References And Further Reading

  • Carr, E. G. (1977). The origins of self-injurious behavior: A review of some hypotheses. Psychological Bulletin, 84, 800–816.
  • Carr, J.E. & LeBlanc, L.A. (2003) Functional Analysis of Problem Behaviour, Ch. 28 in W. O’Donohue, J.E. Fisher, S.C.Hayes (Eds) Cognitive Behaviour Therapy: Applying Empirically Supported Techniques in Your Practice. John Wiley & Sons, New Jersey.
  • Haynes, S.N. & Hayes O’Brien, W. (2000) Principles and Practice of Behavioural Assessment. Kluwer Academic / Plenum Publishers: Applied Clinical Psychology Series, London.
  • Iwata, B. A., Pace, G. M., Dorsey, M. F., Zarcone, J. R., Vollmer, T. R., Smith, R. G., et al. (1994). The functions of self-injurious behavior: An experimental epidemiological analysis. Journal of Applied Behavior Analysis, 27, 215–240.
  • Kuyken, W., Padesky, C.A., Dudley, R. (2009) Collaborative Case Conceptualization: Working Effectively with Clients in Cognitive-Behavioral Therapy. The Guildford Press, London.

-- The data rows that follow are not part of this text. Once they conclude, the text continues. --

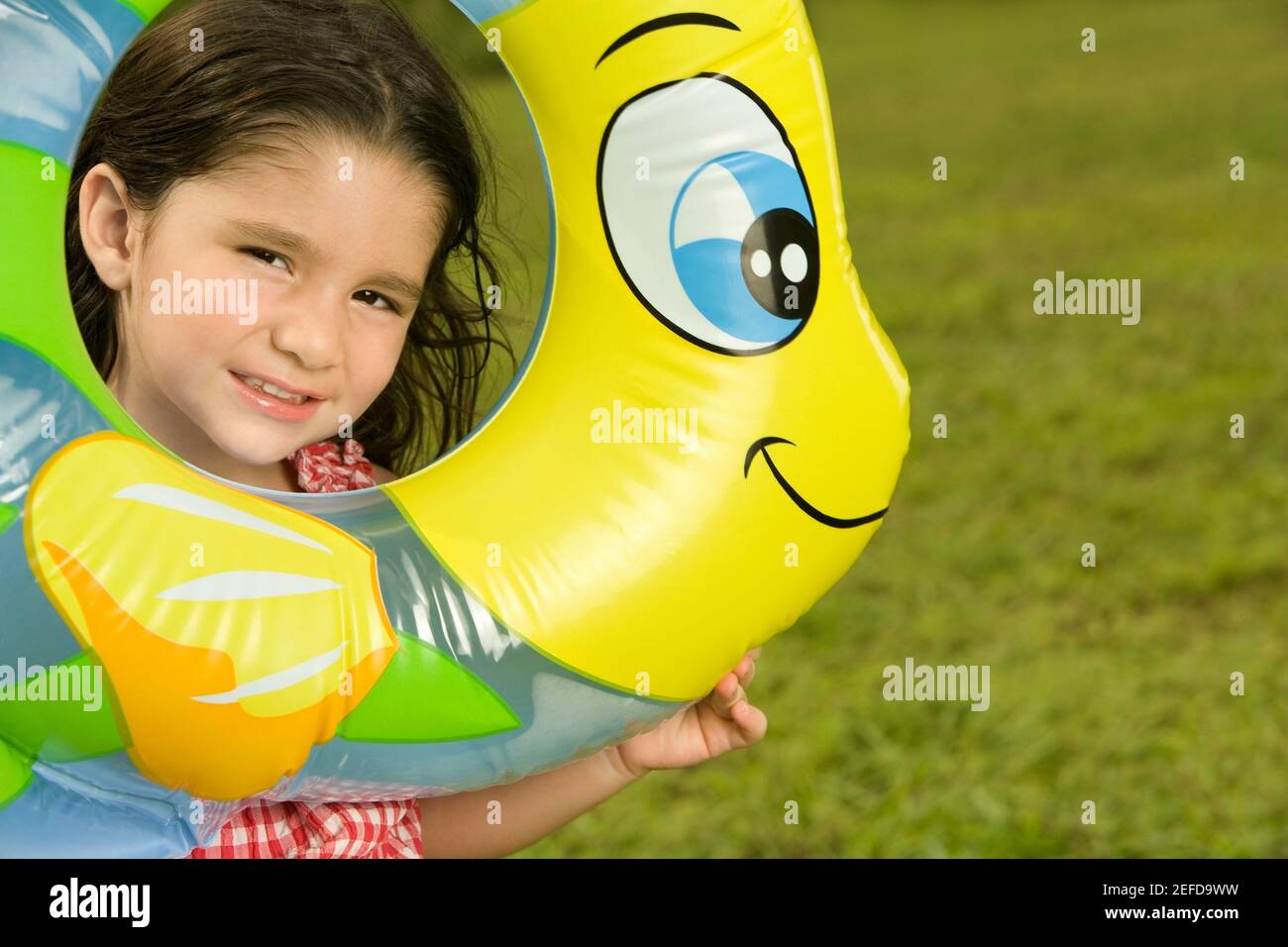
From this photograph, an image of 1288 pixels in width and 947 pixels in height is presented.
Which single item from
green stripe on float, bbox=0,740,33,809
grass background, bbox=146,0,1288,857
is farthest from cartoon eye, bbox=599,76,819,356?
green stripe on float, bbox=0,740,33,809

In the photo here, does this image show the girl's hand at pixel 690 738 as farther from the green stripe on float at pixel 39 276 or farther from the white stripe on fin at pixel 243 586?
the green stripe on float at pixel 39 276

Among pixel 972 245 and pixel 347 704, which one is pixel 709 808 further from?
pixel 972 245

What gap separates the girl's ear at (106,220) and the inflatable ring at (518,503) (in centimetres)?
13

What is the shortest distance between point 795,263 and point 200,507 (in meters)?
0.62

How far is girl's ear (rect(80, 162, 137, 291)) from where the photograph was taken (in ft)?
5.23

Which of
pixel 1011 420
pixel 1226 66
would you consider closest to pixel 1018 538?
pixel 1011 420

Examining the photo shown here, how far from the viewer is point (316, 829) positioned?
1632 millimetres

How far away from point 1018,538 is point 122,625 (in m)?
2.77

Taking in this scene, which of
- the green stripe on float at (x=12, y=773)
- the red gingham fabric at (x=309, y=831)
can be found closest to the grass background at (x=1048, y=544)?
the red gingham fabric at (x=309, y=831)

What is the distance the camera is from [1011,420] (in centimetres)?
447

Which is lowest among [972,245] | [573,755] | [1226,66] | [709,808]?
[709,808]

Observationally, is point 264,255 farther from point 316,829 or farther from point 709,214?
point 316,829

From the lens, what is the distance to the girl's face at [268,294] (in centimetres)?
151

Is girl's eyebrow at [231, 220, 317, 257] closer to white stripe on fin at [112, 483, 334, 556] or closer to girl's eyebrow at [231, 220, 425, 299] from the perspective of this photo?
girl's eyebrow at [231, 220, 425, 299]
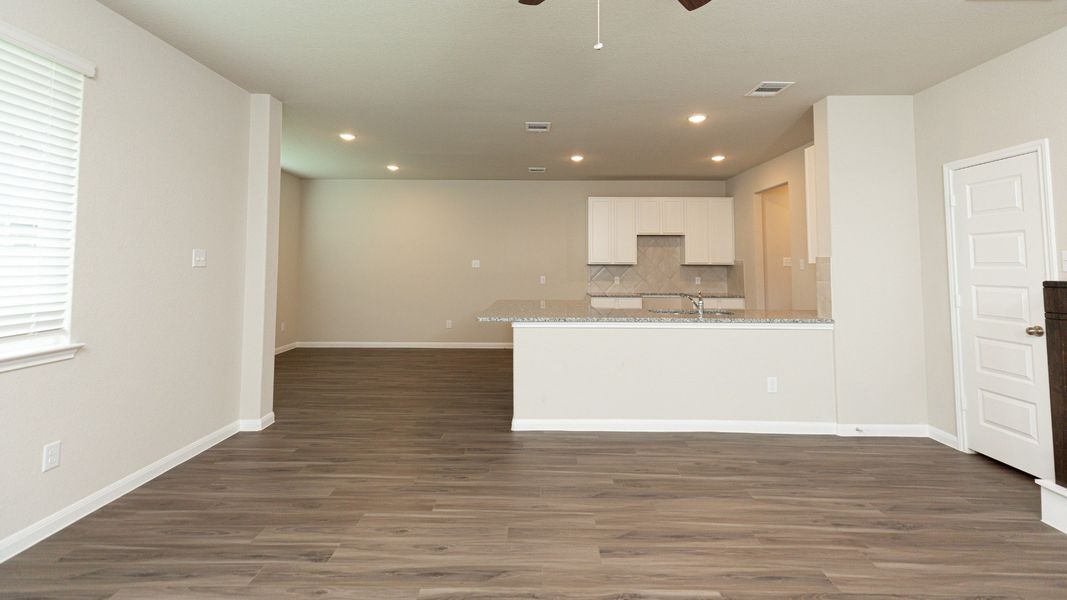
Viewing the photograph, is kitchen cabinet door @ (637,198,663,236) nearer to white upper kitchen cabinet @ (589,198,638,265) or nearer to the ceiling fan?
white upper kitchen cabinet @ (589,198,638,265)

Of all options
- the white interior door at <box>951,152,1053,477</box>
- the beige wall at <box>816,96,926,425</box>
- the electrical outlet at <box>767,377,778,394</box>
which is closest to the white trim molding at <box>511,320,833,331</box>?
the beige wall at <box>816,96,926,425</box>

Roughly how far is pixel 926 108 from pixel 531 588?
4.17 m

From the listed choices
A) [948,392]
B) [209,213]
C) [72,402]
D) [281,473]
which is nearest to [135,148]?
[209,213]

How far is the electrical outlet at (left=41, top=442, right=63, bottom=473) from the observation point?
2.06 meters

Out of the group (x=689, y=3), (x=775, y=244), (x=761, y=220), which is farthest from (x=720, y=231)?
(x=689, y=3)

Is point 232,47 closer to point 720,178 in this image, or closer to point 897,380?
point 897,380

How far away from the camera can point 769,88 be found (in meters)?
3.41

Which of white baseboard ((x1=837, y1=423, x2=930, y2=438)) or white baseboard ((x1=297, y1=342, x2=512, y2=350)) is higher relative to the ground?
white baseboard ((x1=297, y1=342, x2=512, y2=350))

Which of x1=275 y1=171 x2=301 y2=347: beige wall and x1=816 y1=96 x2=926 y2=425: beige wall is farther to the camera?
x1=275 y1=171 x2=301 y2=347: beige wall

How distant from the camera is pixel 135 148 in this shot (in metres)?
2.54

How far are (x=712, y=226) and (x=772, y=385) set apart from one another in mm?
3590

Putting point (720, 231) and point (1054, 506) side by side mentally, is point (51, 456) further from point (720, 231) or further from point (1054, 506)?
point (720, 231)

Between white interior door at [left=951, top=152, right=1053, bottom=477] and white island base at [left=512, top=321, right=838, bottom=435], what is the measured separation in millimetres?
838

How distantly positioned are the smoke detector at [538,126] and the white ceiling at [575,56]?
0.10 meters
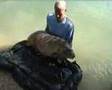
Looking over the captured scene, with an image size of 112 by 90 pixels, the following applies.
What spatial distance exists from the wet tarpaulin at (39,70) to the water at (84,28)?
0.09 m

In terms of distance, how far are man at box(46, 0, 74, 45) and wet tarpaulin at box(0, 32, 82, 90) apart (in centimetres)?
14

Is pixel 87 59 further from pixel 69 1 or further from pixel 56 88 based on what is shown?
pixel 69 1

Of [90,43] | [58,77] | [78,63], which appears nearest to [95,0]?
[90,43]

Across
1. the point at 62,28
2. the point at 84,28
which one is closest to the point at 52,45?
the point at 62,28

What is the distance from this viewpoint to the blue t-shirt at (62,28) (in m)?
A: 1.81

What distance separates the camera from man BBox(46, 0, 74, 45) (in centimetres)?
178

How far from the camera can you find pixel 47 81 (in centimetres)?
184

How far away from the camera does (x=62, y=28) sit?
5.97ft

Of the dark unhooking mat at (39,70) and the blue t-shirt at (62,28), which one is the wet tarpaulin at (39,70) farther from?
the blue t-shirt at (62,28)

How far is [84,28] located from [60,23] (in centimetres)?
52

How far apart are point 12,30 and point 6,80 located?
0.52 m

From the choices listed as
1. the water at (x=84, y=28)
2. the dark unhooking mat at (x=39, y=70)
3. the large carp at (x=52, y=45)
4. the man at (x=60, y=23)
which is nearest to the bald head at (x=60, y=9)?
the man at (x=60, y=23)

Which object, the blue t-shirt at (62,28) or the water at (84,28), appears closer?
the blue t-shirt at (62,28)

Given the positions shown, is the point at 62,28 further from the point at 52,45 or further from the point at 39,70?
the point at 39,70
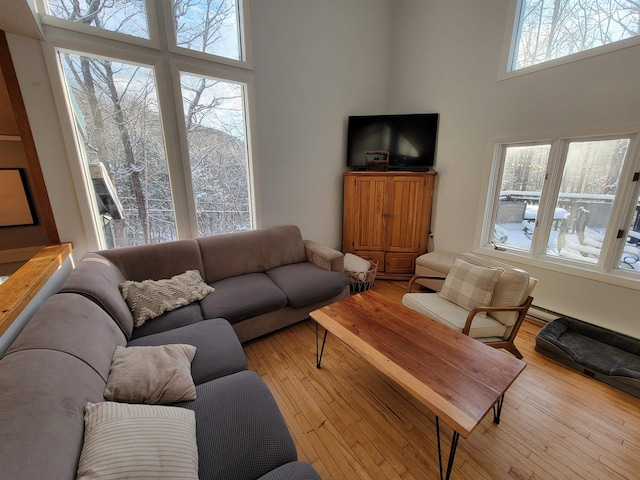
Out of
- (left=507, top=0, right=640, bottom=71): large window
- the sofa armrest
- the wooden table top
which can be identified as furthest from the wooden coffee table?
(left=507, top=0, right=640, bottom=71): large window

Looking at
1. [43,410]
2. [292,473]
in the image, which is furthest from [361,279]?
[43,410]

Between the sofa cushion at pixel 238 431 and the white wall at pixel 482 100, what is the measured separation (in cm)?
300

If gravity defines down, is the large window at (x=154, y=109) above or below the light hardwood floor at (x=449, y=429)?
above

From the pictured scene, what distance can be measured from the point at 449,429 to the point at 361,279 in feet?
5.82

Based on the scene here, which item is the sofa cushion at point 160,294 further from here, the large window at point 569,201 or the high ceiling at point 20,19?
the large window at point 569,201

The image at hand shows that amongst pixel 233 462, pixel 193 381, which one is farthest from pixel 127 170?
pixel 233 462

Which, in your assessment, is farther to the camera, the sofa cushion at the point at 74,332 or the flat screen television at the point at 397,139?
the flat screen television at the point at 397,139

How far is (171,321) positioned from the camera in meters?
1.86

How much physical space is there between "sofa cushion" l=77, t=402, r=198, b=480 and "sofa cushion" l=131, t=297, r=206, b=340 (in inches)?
36.1

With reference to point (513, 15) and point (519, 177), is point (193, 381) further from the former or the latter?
point (513, 15)

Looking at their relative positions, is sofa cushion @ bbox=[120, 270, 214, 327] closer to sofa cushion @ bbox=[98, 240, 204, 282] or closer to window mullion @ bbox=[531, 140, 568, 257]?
sofa cushion @ bbox=[98, 240, 204, 282]

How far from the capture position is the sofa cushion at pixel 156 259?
2156mm

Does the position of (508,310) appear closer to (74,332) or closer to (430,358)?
(430,358)

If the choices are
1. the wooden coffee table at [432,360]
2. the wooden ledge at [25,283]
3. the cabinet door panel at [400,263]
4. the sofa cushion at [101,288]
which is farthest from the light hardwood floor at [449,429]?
the cabinet door panel at [400,263]
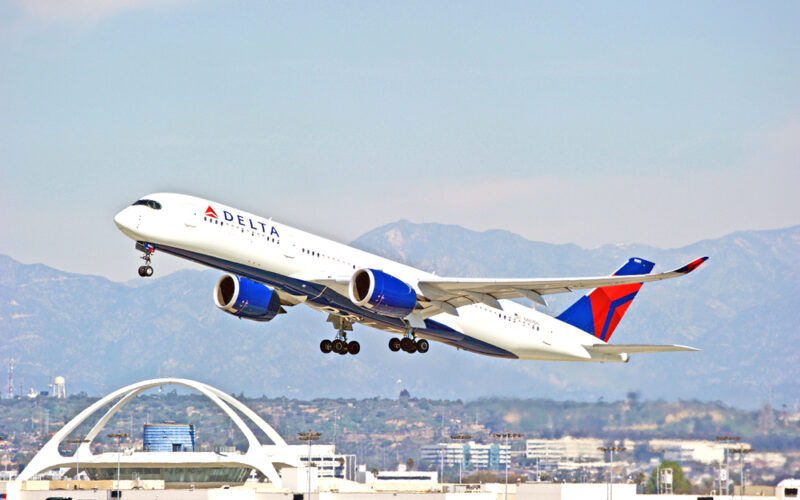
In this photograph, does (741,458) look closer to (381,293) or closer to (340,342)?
(340,342)

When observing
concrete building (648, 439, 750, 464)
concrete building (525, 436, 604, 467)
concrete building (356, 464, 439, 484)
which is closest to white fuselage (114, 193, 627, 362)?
concrete building (648, 439, 750, 464)

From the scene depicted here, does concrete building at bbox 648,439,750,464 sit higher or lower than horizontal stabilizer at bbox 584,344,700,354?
lower

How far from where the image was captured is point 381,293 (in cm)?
4469

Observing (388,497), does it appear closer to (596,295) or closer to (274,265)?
(596,295)

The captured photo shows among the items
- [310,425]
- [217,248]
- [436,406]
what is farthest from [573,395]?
[310,425]

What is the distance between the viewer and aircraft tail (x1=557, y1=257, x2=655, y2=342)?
56.4m

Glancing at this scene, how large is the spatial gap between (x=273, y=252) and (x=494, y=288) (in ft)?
28.8

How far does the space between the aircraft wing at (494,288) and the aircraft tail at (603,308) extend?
9209 millimetres

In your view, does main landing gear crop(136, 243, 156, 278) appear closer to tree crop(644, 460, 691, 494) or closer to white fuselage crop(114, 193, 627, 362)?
white fuselage crop(114, 193, 627, 362)

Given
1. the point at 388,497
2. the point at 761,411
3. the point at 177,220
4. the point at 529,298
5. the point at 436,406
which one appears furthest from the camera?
the point at 436,406

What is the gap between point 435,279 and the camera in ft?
157

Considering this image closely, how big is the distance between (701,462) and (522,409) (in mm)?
12989

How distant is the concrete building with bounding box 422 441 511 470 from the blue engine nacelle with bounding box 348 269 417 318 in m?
98.1

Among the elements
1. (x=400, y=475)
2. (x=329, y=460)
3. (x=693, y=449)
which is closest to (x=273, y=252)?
(x=693, y=449)
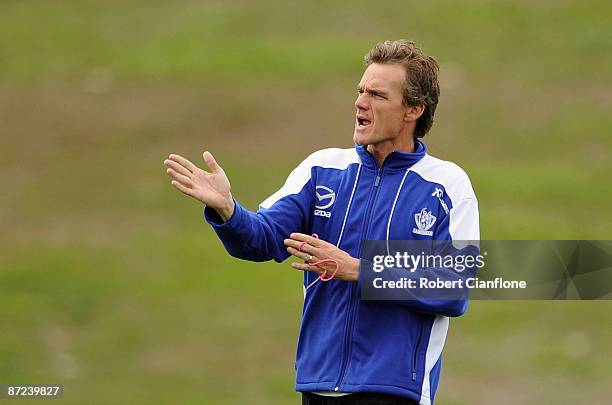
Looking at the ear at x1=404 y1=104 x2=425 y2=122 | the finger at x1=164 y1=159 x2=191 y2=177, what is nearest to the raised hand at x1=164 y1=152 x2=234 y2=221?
the finger at x1=164 y1=159 x2=191 y2=177

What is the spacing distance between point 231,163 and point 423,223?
32.6 ft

  • Lerman, D. C., & Iwata, B. A. (1993). Descriptive and experimental analyses of variables maintaining self-injurious behavior. Journal of Applied Behavior Analysis, 26, 293–319.
  • Persons, J.B. (2008) The Case Formulation Approach to Cognitive-Behavior Therapy. The Guildford Press, New York.
  • Yoman, J. (2008) A Primer on Functional Analysis. Cognitive and Behavioural Practice, 15, 325-340.